Something like that. But I like that your name is large, but this little line right here in the middle—for the people who are listening instead of watching, the subhead is "Make Better Plans. " To me, this is the punchline.
If we're going to draw a circle around what matters in this book and what matters to you as to why you would care about reading this book, can you imagine if you are working—or the analogy you often use or have used in the past—if you are climbing the wrong mountain? You're doing great at climbing, but if you're climbing the wrong mountain, what are you doing? Yeah, this idea of making better plans: who are you at your core?
What is your vision? What is your mission? Who are you serving?
You start answering some of these questions and making plans that are in line with what you really want to do, who you really are—that makes all the difference in the world. I don't even know how to say it any more bluntly than that. That is why you have to get this book because if you're climbing the wrong mountain right now—and many of you who are listening or watching are—I have climbed the wrong mountain many times in my life, and I've done it as recently as, you know, six months ago.
I was climbing the wrong mountain with a different book that I was writing. I've climbed the wrong mountain; I know how freaking painful it can be. And this making the right plans to climb the right mountain is transformational.
Wow, thank you by the way. Yeah, thank you for writing this book. "Today is your best chance to improve tomorrow.
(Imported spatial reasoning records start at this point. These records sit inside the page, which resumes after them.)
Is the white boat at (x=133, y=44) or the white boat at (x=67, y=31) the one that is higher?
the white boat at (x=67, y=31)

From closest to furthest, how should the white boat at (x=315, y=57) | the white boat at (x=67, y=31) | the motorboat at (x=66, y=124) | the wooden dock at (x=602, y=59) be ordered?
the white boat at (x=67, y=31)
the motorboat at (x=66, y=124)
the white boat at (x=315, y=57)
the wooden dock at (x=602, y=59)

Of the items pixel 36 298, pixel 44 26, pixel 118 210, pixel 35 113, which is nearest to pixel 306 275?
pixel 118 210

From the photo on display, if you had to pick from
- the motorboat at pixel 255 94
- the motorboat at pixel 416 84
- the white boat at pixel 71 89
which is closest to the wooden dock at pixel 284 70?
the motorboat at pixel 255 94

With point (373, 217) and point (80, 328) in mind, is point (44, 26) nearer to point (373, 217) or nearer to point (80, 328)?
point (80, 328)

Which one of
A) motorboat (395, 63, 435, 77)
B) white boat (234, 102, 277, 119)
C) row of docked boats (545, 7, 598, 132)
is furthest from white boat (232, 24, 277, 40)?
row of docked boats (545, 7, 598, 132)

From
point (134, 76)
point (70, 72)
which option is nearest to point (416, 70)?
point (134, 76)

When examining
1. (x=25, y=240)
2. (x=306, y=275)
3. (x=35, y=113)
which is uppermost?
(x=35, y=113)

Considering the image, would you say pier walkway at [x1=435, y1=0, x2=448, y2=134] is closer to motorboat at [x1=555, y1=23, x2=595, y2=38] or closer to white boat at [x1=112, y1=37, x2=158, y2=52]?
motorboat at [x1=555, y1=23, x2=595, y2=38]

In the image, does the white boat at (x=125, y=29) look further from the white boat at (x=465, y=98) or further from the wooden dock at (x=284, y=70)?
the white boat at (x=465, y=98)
" There's another winning thing from the back cover here. And the last one is one of my faves: "You're not stuck in traffic; you are traffic. " I was literally gonna say that!
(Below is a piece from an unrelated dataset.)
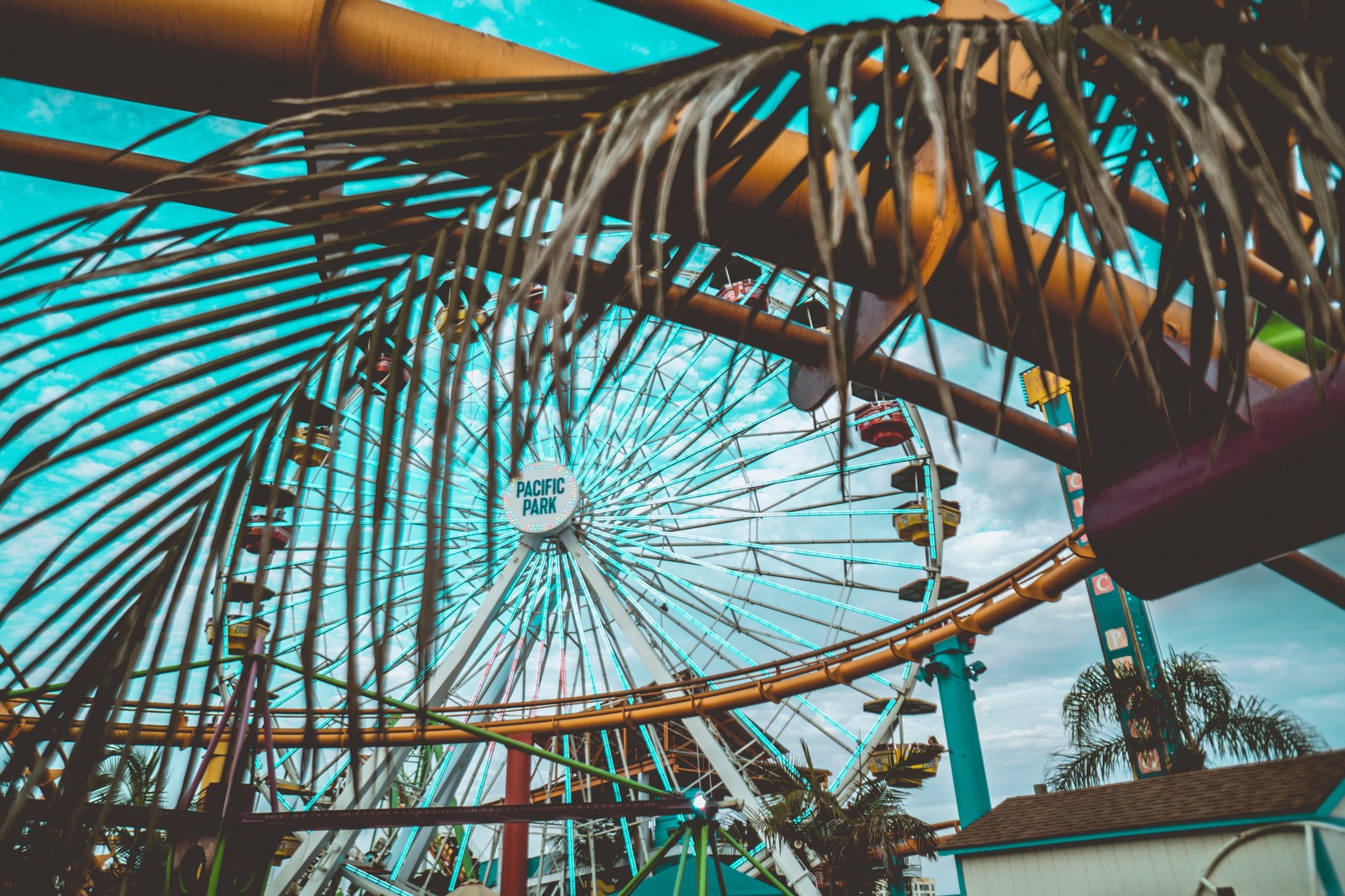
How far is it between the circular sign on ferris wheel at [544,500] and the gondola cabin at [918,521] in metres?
5.12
My takeaway here is this: think about that again. You're not sitting in traffic; you are traffic. Seth, anything else where you'd steer us?
Because I know that you’re always doing independent Renegade things with your books. Where do we get this? What's the best place for if you’d point us to any?
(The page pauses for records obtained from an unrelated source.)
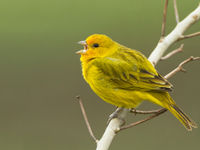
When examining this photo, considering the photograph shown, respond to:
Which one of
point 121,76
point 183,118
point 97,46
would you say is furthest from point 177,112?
point 97,46

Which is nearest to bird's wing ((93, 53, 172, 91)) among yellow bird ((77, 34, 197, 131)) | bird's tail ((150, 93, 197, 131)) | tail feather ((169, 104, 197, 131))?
yellow bird ((77, 34, 197, 131))

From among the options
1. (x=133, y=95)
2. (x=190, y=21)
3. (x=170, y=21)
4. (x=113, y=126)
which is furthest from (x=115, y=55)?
(x=170, y=21)

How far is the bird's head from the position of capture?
4.97 metres

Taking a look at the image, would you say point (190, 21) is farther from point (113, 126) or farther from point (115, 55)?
point (113, 126)

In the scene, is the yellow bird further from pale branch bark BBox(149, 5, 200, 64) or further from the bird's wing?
pale branch bark BBox(149, 5, 200, 64)

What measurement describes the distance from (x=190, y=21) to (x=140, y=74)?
2.58 ft

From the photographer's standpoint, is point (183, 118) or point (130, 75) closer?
point (183, 118)

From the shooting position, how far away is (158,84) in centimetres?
443

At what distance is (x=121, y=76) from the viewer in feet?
15.3

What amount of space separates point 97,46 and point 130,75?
599 millimetres

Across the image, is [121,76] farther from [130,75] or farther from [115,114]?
[115,114]

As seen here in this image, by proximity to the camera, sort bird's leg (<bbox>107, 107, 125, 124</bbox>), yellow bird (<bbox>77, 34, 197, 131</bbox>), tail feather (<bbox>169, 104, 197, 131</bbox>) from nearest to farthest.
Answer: tail feather (<bbox>169, 104, 197, 131</bbox>) < bird's leg (<bbox>107, 107, 125, 124</bbox>) < yellow bird (<bbox>77, 34, 197, 131</bbox>)

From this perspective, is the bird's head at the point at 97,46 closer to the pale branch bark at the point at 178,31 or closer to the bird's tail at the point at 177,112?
the pale branch bark at the point at 178,31

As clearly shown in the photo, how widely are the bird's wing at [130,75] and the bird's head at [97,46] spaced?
0.77ft
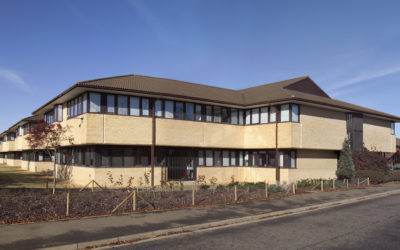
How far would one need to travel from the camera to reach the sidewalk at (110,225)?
907cm

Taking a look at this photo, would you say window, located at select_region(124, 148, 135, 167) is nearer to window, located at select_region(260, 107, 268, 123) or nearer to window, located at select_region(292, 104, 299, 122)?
window, located at select_region(260, 107, 268, 123)

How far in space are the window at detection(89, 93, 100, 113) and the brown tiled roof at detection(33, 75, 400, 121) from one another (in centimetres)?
80

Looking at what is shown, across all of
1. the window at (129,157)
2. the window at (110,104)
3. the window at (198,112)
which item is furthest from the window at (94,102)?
the window at (198,112)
So many Renegade things that were fun to do on this one! I made a collectible chocolate bar with our friends at Askinosie Chocolate. The wrapper alone is worth the price, and a strategy deck.
Anyway, you can find them all at seth. blog, which stands for "This Is Strategy. " And I really, truly mean it: I am not in the book-selling business.
It's fine with me if people never buy one of my books; I just want them to talk about it. And that's why the real worthwhile work is writing a book good enough to be worthy of sharing because if I can have a conversation like this with you, and other people start having this conversation, that's my role—that’s my calling. One of my favorite people in the whole world to talk to is Seth Godin.
Seth, thank you so much. I cherish every one of our conversations. You've been a guiding light to me in so many ways.
If you've read my new book, you know that Seth is in there two different times, giving me massive insight and transformational awareness of stuff that's sitting right in front of me, but Seth sees it when I don't. Thank you for being a friend, a mentor, and for writing this brilliant book—your 24th, I don't know how many books you've written, but "Make Better Plans: This Is Strategy. " Seth Godin, everyone.
Thank you so much, Seth, for being on the show. You're always welcome here. And to everybody out there who has the book—you don't have this version—I'm just going to say: look at my.
. . You are the only person on the planet who has that version.
I think I, a couple of times, just sent you snippets I like to read in the morning before my day gets away from me, and there are so many beautiful, beautiful riffs in here. Thanks for being a guest on the show. The book is "This Is Strategy," Seth Godin, everyone.
Appreciate you, friend. Thanks for being on the show!